# What is being asked
Beginning with the line where "Relatively speaking, is" appears, repeat every remaining line of the entries exactly, the last line included.

- - - - -

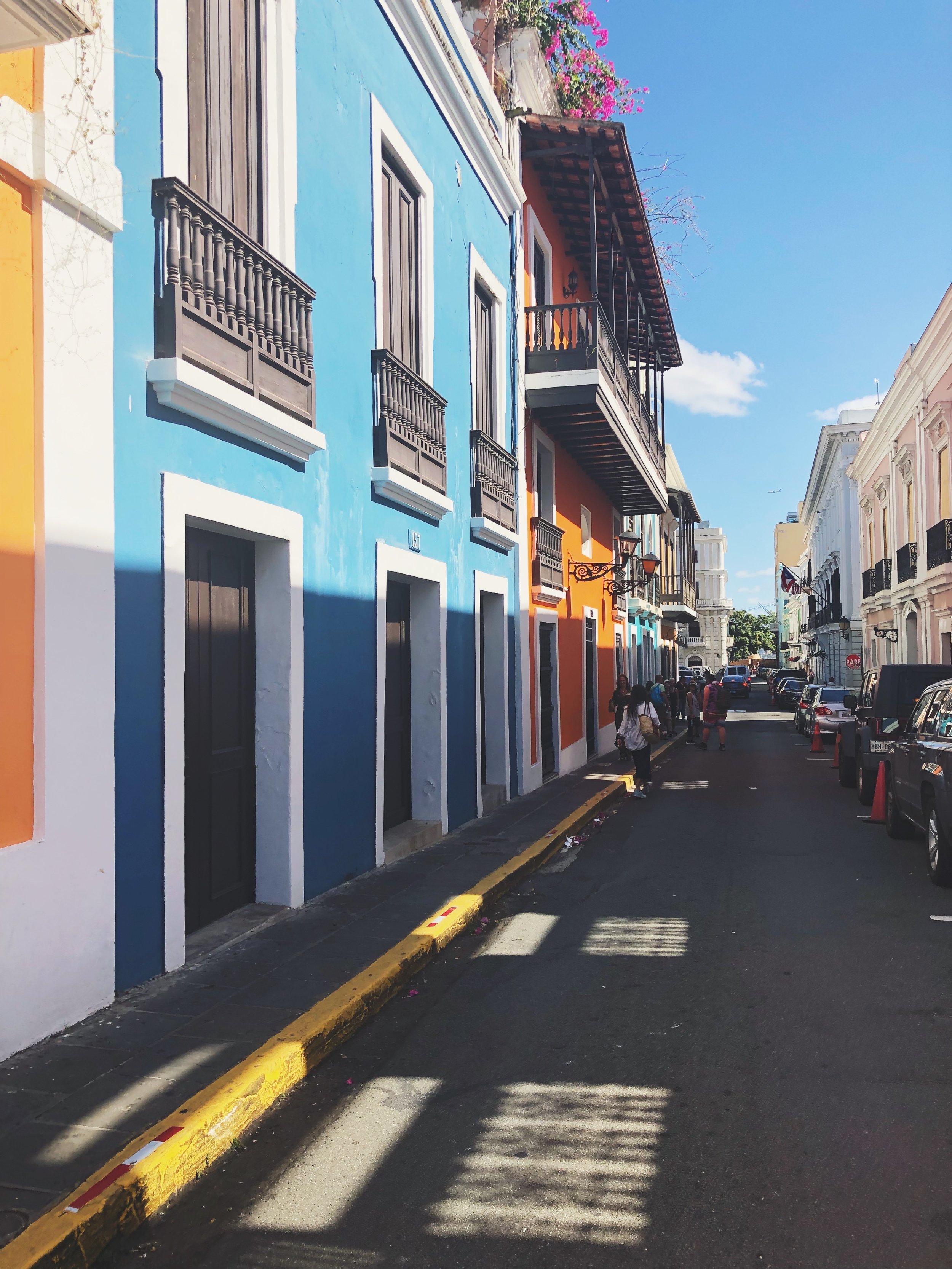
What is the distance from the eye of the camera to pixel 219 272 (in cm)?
592

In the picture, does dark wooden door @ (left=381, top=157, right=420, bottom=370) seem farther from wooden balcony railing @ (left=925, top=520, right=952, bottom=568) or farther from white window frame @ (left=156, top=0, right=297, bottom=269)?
wooden balcony railing @ (left=925, top=520, right=952, bottom=568)

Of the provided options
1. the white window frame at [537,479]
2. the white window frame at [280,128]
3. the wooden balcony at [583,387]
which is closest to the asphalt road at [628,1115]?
the white window frame at [280,128]

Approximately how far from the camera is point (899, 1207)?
3.13m

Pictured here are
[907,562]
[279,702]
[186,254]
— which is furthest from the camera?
[907,562]

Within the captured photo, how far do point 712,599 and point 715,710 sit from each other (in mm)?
73659

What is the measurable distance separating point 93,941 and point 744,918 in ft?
14.3

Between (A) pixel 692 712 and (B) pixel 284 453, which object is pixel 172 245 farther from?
(A) pixel 692 712

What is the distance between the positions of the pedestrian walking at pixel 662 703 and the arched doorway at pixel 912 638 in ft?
22.3

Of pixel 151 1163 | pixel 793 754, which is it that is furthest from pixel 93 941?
pixel 793 754

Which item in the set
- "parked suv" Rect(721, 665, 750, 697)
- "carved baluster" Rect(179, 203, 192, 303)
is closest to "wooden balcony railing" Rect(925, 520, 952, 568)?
"carved baluster" Rect(179, 203, 192, 303)

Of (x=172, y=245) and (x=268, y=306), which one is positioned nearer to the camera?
(x=172, y=245)

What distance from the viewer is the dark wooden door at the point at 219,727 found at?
6.05 metres

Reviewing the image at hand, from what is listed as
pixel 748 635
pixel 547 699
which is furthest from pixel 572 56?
pixel 748 635

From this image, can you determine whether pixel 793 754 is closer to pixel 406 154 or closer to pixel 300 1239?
pixel 406 154
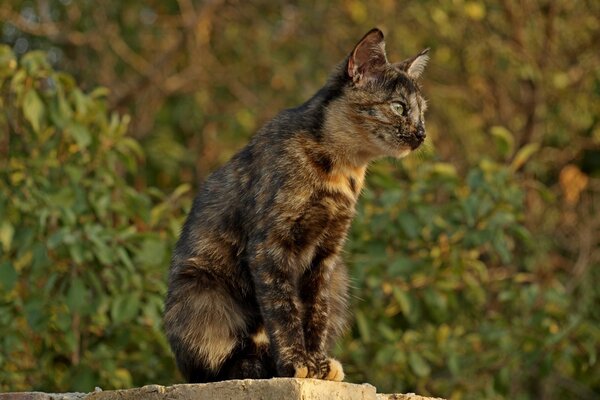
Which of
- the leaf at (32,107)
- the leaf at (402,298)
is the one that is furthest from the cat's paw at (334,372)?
the leaf at (32,107)

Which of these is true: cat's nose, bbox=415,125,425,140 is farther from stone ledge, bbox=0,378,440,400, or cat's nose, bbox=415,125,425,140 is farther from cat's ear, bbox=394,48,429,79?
stone ledge, bbox=0,378,440,400

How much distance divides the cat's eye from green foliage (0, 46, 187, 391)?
239 cm

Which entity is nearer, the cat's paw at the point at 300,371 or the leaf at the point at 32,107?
the cat's paw at the point at 300,371

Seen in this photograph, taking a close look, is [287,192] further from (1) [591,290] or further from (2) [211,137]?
(2) [211,137]

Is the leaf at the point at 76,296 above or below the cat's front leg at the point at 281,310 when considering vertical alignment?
below

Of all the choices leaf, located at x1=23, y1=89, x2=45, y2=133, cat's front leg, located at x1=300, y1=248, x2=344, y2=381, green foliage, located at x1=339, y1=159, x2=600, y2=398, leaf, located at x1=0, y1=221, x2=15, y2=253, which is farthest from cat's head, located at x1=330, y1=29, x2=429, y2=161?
leaf, located at x1=0, y1=221, x2=15, y2=253

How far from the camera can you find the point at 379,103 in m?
5.58

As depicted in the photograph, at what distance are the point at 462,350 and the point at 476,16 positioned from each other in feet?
13.1

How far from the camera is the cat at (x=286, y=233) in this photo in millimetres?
5191

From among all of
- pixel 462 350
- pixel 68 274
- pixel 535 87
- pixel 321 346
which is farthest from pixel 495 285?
pixel 321 346

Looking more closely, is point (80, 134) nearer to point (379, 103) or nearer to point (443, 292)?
point (379, 103)

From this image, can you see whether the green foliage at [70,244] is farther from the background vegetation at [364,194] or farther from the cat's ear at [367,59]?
the cat's ear at [367,59]

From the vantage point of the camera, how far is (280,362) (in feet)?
16.5

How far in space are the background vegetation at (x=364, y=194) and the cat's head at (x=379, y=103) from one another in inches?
50.0
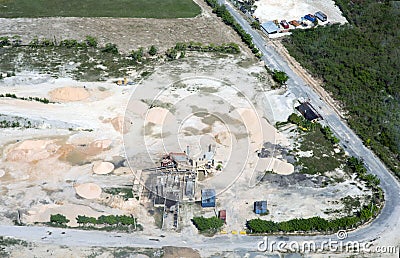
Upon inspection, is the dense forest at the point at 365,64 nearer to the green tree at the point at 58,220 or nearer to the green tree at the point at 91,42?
the green tree at the point at 91,42

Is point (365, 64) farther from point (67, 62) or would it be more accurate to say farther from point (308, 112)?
point (67, 62)

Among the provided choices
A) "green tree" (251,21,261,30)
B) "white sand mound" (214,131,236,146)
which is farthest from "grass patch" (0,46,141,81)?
"green tree" (251,21,261,30)

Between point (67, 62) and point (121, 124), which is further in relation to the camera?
point (67, 62)

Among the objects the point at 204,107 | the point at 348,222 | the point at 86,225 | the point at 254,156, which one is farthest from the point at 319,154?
the point at 86,225

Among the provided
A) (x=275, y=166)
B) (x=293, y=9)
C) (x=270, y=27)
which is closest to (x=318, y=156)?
(x=275, y=166)

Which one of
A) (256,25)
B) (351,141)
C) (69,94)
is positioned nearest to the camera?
(351,141)

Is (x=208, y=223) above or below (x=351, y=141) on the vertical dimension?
below

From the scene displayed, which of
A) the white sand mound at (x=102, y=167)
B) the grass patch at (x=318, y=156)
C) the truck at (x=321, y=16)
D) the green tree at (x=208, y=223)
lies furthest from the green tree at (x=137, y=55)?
the green tree at (x=208, y=223)
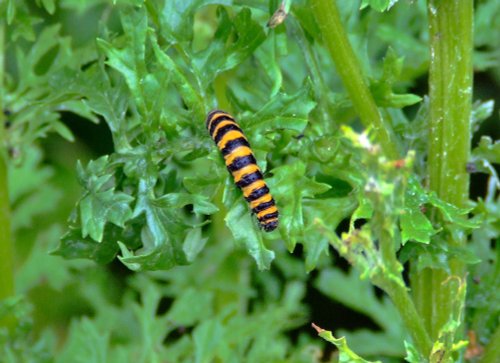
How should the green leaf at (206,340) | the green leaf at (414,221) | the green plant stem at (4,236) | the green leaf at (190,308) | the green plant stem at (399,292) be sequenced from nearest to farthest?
the green plant stem at (399,292)
the green leaf at (414,221)
the green plant stem at (4,236)
the green leaf at (206,340)
the green leaf at (190,308)

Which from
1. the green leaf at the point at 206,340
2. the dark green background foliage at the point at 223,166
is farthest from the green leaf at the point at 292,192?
the green leaf at the point at 206,340

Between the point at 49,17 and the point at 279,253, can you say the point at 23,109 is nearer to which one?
the point at 279,253

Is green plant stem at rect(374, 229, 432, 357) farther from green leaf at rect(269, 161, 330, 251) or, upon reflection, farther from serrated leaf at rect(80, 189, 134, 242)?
serrated leaf at rect(80, 189, 134, 242)

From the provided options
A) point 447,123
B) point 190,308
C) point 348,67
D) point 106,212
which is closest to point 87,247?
point 106,212

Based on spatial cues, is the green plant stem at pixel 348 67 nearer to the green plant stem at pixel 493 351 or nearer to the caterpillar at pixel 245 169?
the caterpillar at pixel 245 169

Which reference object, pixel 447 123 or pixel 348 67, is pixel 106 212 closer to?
pixel 348 67
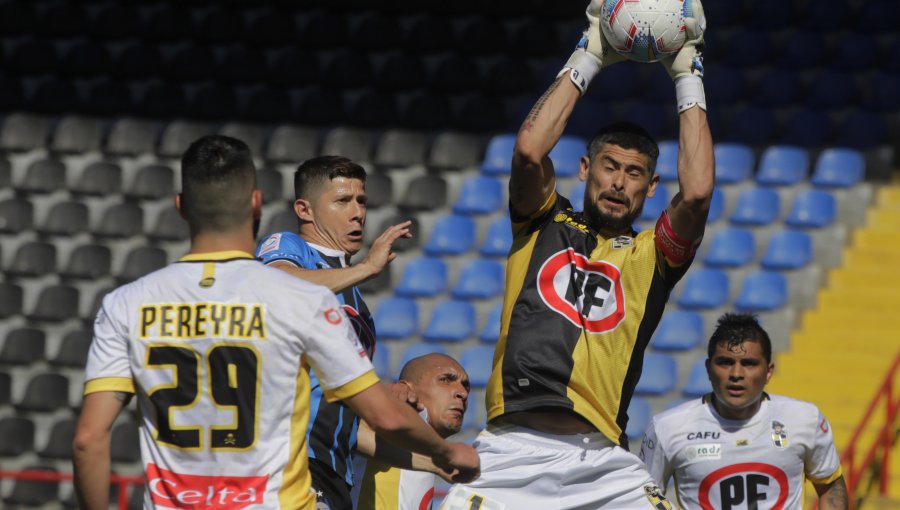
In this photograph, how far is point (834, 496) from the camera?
655 cm

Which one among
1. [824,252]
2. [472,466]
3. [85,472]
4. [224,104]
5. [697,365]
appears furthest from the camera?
[224,104]

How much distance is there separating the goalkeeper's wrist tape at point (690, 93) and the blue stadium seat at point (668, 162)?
24.9ft

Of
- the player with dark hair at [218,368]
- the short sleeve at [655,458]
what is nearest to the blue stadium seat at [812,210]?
the short sleeve at [655,458]

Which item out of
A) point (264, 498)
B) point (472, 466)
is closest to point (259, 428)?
point (264, 498)

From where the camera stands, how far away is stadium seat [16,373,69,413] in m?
12.2

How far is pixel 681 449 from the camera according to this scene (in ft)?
21.8

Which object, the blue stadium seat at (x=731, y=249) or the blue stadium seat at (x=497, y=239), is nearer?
the blue stadium seat at (x=731, y=249)

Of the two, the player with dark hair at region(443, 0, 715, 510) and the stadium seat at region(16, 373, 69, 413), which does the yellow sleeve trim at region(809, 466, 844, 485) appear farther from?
the stadium seat at region(16, 373, 69, 413)

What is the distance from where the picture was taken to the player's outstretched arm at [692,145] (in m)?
4.84

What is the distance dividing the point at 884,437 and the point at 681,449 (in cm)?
333

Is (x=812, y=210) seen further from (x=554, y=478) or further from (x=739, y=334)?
(x=554, y=478)

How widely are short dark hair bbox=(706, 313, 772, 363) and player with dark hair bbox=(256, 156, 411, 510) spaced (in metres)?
2.05

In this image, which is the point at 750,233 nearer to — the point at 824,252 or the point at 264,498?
the point at 824,252

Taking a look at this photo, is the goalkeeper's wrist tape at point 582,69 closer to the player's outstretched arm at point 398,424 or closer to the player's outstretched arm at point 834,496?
the player's outstretched arm at point 398,424
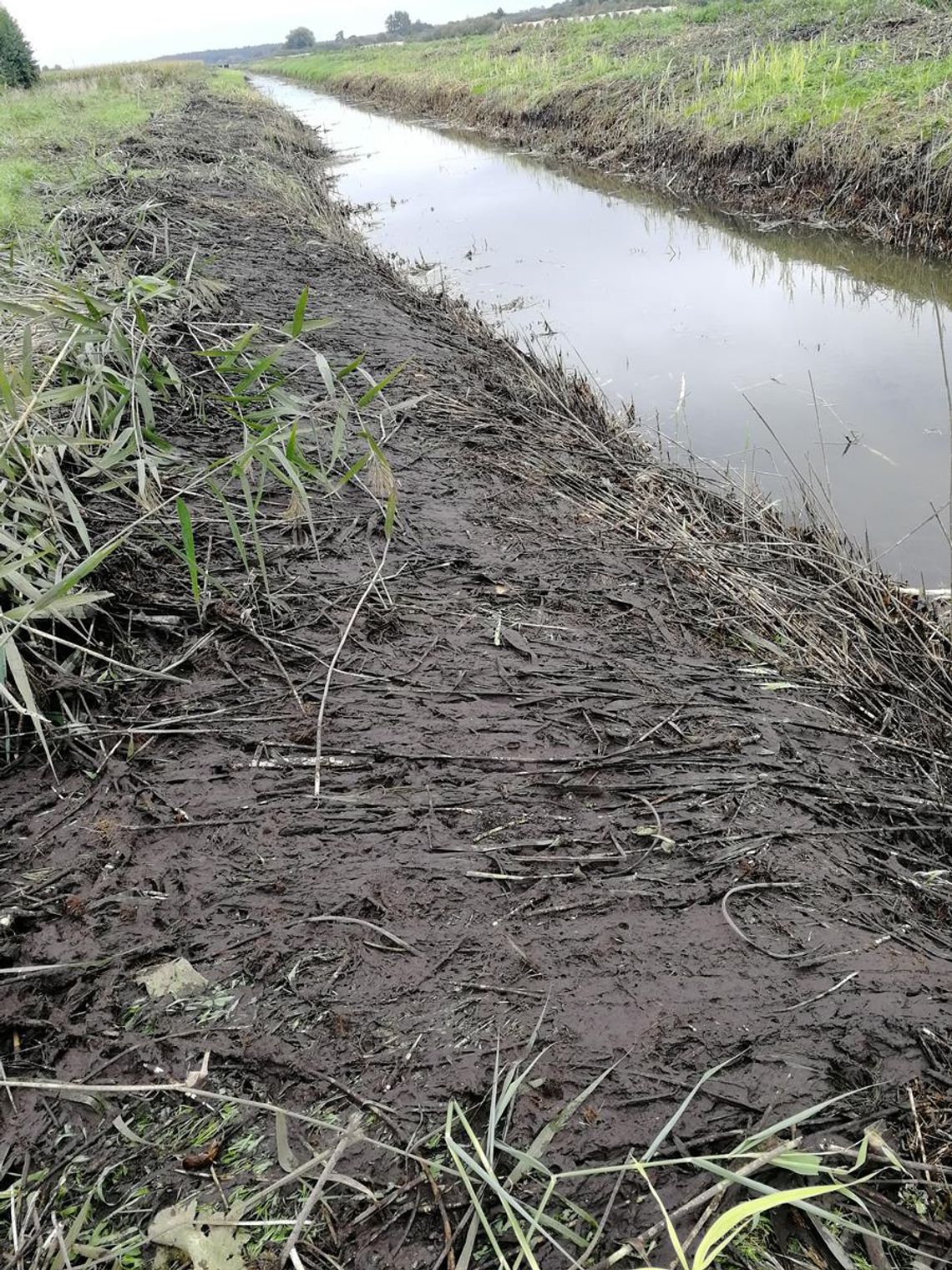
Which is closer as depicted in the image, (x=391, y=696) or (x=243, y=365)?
(x=391, y=696)

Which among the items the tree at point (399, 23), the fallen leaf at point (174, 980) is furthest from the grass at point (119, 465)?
the tree at point (399, 23)

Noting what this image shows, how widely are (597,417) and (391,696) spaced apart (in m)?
2.69

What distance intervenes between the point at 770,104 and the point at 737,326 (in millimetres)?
5204

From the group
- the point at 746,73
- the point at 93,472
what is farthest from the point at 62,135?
the point at 93,472

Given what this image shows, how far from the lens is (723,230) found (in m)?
8.20

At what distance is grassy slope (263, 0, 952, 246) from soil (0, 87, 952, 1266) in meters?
6.45

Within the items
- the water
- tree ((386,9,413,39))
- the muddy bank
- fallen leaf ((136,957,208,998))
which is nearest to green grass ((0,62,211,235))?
the water

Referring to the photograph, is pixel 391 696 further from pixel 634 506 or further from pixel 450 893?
pixel 634 506

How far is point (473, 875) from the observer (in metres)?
1.63

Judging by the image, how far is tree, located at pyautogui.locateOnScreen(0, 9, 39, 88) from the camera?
3284 centimetres

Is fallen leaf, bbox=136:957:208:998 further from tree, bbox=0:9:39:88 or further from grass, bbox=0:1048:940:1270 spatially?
tree, bbox=0:9:39:88

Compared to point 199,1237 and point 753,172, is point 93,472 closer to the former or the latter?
point 199,1237

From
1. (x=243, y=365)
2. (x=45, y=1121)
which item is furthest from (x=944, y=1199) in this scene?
(x=243, y=365)

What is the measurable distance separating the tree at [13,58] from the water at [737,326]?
33.3 metres
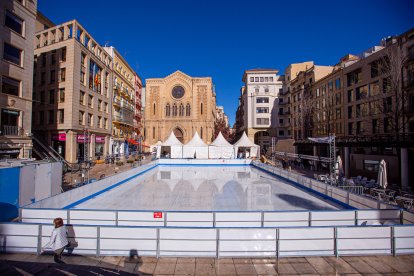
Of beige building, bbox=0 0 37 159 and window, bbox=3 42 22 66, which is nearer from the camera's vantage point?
beige building, bbox=0 0 37 159

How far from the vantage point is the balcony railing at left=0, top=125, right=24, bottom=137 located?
696 inches

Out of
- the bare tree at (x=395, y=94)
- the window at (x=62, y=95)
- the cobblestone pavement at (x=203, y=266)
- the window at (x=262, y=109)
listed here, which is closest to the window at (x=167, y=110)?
the window at (x=262, y=109)

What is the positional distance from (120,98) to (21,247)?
41.8m

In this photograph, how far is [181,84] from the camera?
61656 millimetres

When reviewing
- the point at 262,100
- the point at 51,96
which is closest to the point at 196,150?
the point at 51,96

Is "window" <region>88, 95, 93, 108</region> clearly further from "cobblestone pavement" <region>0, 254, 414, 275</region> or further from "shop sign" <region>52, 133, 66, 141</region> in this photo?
"cobblestone pavement" <region>0, 254, 414, 275</region>

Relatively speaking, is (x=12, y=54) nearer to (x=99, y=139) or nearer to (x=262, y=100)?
(x=99, y=139)

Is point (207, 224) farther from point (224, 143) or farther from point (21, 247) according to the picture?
point (224, 143)

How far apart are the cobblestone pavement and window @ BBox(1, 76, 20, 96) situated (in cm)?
1762

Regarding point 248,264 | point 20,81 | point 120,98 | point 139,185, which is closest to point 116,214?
point 248,264

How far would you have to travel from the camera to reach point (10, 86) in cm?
1836

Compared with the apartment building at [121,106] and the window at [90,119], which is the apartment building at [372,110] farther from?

- - - - -

# Answer to the task
Relatively speaking, is (x=12, y=54) nearer to (x=99, y=139) or nearer to (x=262, y=100)?
(x=99, y=139)

Is point (207, 224) farther from point (224, 143) or farther from point (21, 247) according to the picture?
point (224, 143)

How far apart are the cobblestone pavement and window @ BBox(1, 76, 20, 96) situated (in cm)?
1762

Regarding point 248,264 | point 20,81 | point 120,98 | point 139,185, which is closest to point 116,214?
point 248,264

How far would you have to travel from the camera to reach point (10, 86) in cm?
1836

Compared with the apartment building at [121,106] and the window at [90,119], which is the apartment building at [372,110] farther from?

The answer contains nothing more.